Carol A. Nacy
When new medical threats surface, such as the Ebola virus in Africa, we decry the human toll and ask why pharmaceutical companies don’t do more to find medical solutions (Surowiecki, 2014). There are several reasons that innovations are often slow in coming, among them poor economic incentives and bad messaging.
In 2003, after the outbreak in China of Severe Acute Respiratory Syndrome (SARS) that spread to 37 countries and killed 775 people, infectious disease physicians prepared a graphic for the New York Times that placed deaths from SARS in context with other global infectious menaces. At the top of the disease-impact list was tuberculosis (TB). Several million people worldwide, most at the peak of their economic productivity, die from TB every year. It is deadly when contracted with HIV/AIDS.
Although we agonize over new, mysterious infections like SARS or Ebola, we long ignored TB, which has killed more people over the last 100 years than any other infectious disease.
If even TB did not attract new drug development efforts until recently, how will research into more localized infections be encouraged? Part of the answer lies in deciding how to finance the enormous development cost, estimated at over $1 billion per drug (PhRMA, 2013), of introducing new and novel treatments for global health threats that affect but a few thousand people. That is, who will pay?
However, it is not just the economics of new product introductions that discourages pharmaceutical industry interest in infections that are prevalent outside advanced economies (Wall Street Journal, 2014). Public health messaging also plays an enormous, if unintended, role. Governments and international health organizations, in trying to manage always-scarce public health resources, tend to concentrate their efforts on more efficient use of existing tools. This emphasis on improvements in delivery is frequently interpreted by pharmaceutical manufacturers, rightly or wrongly, as a signal that authorities see no unmet medical need, only efficiency issues.
TB is an excellent example of how public health messaging impeded drug development for decades. For the last 40 years, TB has been treated with four antibiotics that were discovered between 1950 and 1970. The drugs are reasonably effective when taken in combination for many months, but they have unpleasant flulike side effects and toxicities, such as liver damage. The six-month treatment period and the side effects cause many patients to quit taking their drugs before their infection is cured. As a result, the residual TB bacteria develop resistance to the antibiotics.
When this serious treatment problem was recognized, the public health solution was not to call for safer and faster-acting drugs, but to initiate a delivery program that would help patients take the 40- to 60-year-old drugs faithfully for the full treatment period. Nevertheless, patients continued to stop treatment early, and resistance of TB bacteria to the old drugs increased. Some strains of TB bacteria are now resistant to all available antibiotics. Drug-resistant TB is a major global health threat—the World Health Organization estimates that more than 500,000 new cases of multidrug-resistant TB are among the 9 million TB cases reported annually. Drug-resistant TB is at least 10 times more costly to treat, with a worldwide success rate of less than 50 percent.
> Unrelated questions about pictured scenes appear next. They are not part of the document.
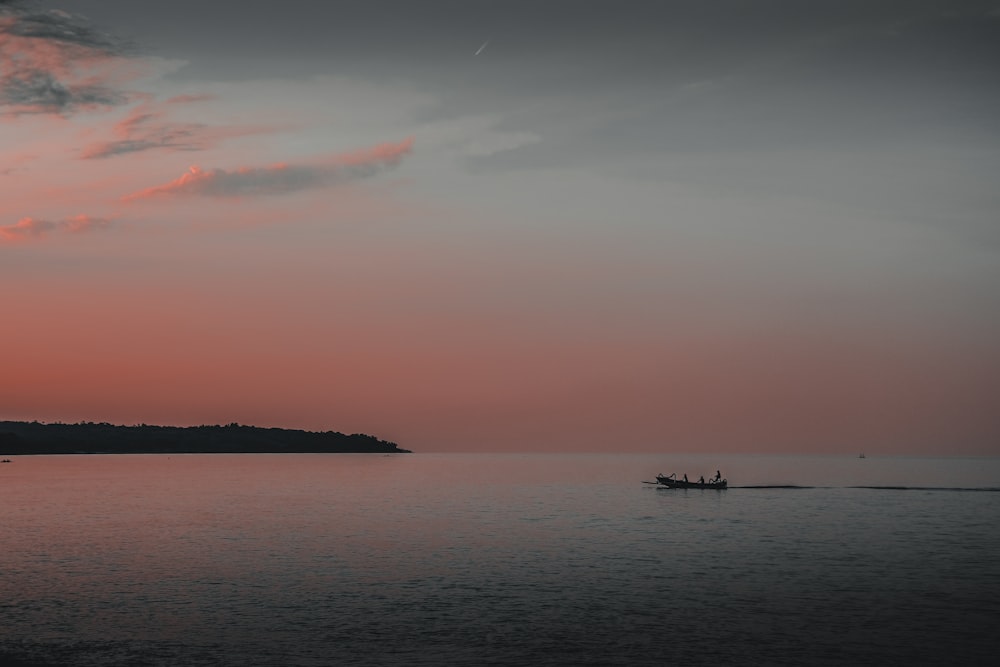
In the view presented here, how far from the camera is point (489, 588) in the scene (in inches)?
2137

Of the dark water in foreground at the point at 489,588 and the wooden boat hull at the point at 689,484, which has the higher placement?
the wooden boat hull at the point at 689,484

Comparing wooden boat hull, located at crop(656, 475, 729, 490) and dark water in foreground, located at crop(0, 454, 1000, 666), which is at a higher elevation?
wooden boat hull, located at crop(656, 475, 729, 490)

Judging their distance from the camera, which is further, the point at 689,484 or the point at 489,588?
the point at 689,484

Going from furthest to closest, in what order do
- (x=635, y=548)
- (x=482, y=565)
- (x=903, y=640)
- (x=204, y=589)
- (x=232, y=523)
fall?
(x=232, y=523), (x=635, y=548), (x=482, y=565), (x=204, y=589), (x=903, y=640)

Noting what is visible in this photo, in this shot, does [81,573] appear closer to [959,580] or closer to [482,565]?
[482,565]

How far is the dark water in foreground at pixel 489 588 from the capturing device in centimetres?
3878

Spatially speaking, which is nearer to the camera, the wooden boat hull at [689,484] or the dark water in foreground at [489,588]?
the dark water in foreground at [489,588]

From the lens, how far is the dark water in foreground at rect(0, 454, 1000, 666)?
38.8m

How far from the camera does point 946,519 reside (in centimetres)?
11494

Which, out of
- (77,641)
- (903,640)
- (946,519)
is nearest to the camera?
(77,641)

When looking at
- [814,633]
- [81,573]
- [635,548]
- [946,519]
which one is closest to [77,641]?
[81,573]

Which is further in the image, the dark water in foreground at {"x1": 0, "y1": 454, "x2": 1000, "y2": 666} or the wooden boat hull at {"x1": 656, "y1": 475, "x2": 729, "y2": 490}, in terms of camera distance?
the wooden boat hull at {"x1": 656, "y1": 475, "x2": 729, "y2": 490}

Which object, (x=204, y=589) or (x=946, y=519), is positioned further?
(x=946, y=519)

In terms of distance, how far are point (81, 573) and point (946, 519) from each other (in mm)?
104838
Drug-resistant TB is at least 10 times more costly to treat.
In the last 15 years, statistics on drug-resistant TB convinced the pharmaceutical industry that TB is an unmet medical need, and several companies responded with discovery programs for new drugs that are safer and work better than existing drugs. The 10- to 15-year development timeline for new drugs, from discovery to market authorization, means that the industry is just in time to address the growing crisis of multidrug-resistant TB. Two novel TB drugs were recently approved by the EU and U.S. authorities—in 2012 and 2014—and many other innovative TB drugs are nearing completion of clinical development, including two from my company, Sequella.
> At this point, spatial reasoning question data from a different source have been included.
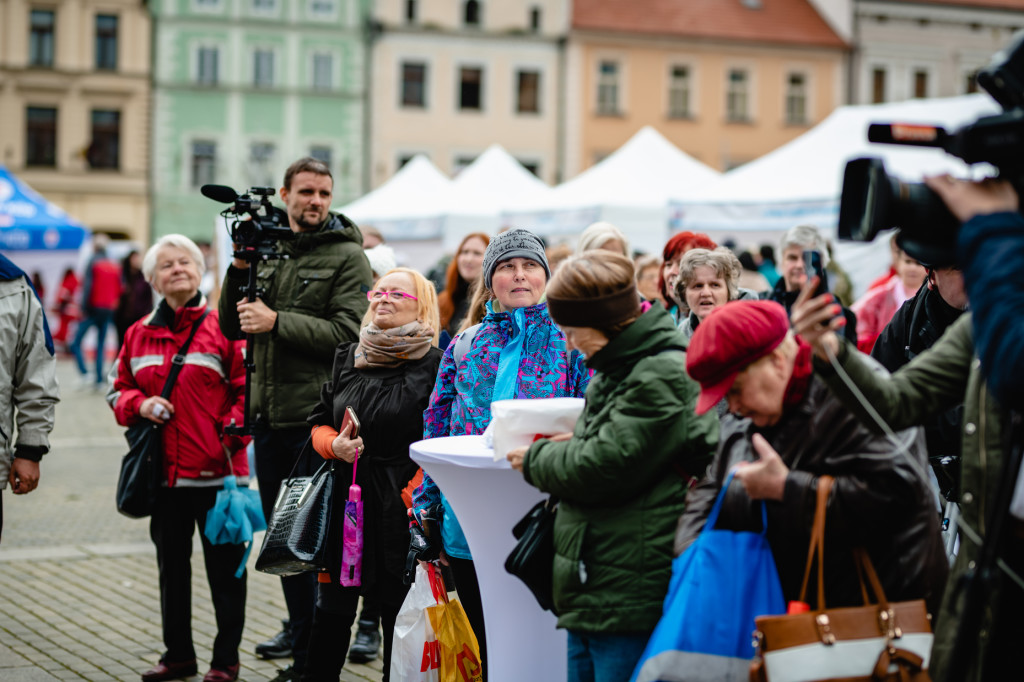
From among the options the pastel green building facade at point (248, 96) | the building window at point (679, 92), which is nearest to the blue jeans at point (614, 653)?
the pastel green building facade at point (248, 96)

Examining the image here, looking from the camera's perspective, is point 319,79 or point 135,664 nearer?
point 135,664

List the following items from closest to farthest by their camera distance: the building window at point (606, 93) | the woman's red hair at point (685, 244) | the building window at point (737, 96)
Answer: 1. the woman's red hair at point (685, 244)
2. the building window at point (606, 93)
3. the building window at point (737, 96)

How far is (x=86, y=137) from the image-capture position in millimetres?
40094

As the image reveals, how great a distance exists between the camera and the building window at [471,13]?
41875 millimetres

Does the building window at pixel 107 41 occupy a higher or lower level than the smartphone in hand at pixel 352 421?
higher

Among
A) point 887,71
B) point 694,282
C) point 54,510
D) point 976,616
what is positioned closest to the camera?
point 976,616

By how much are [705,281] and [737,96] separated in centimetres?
3969

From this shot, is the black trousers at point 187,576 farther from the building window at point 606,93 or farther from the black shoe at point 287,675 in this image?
the building window at point 606,93

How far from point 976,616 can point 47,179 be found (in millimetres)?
40799

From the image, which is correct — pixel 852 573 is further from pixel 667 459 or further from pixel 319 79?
pixel 319 79

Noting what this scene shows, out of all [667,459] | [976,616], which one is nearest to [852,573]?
[976,616]

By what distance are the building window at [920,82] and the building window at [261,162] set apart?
22.4 metres

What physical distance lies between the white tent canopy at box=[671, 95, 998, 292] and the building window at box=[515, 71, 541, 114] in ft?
93.3

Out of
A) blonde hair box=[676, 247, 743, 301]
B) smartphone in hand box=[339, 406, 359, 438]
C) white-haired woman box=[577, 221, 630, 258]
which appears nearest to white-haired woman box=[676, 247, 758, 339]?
blonde hair box=[676, 247, 743, 301]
There are certainly other infectious diseases that we recognize could cause serious disruption of civil society. To encourage industry to develop drugs that could change the trajectory of potential global epidemics, the global public health community must send the right message—asking for innovation not just efficiency, identifying clearly where it wants research resources dedicated, and providing the economic incentives and reimbursement rates that will justify the enormous development costs of such drugs.
Carol A. Nacy is Chief Executive Officer of Sequella, Inc., a private company that focuses on commercializing novel treatments for antibiotic-resistant infectious diseases.
PhRMA, 2013, Profile (Washington: Pharmaceutical Manufacturers of America).
Surowiecki, James,2014, “Ebolanomics” The New Yorker, August25.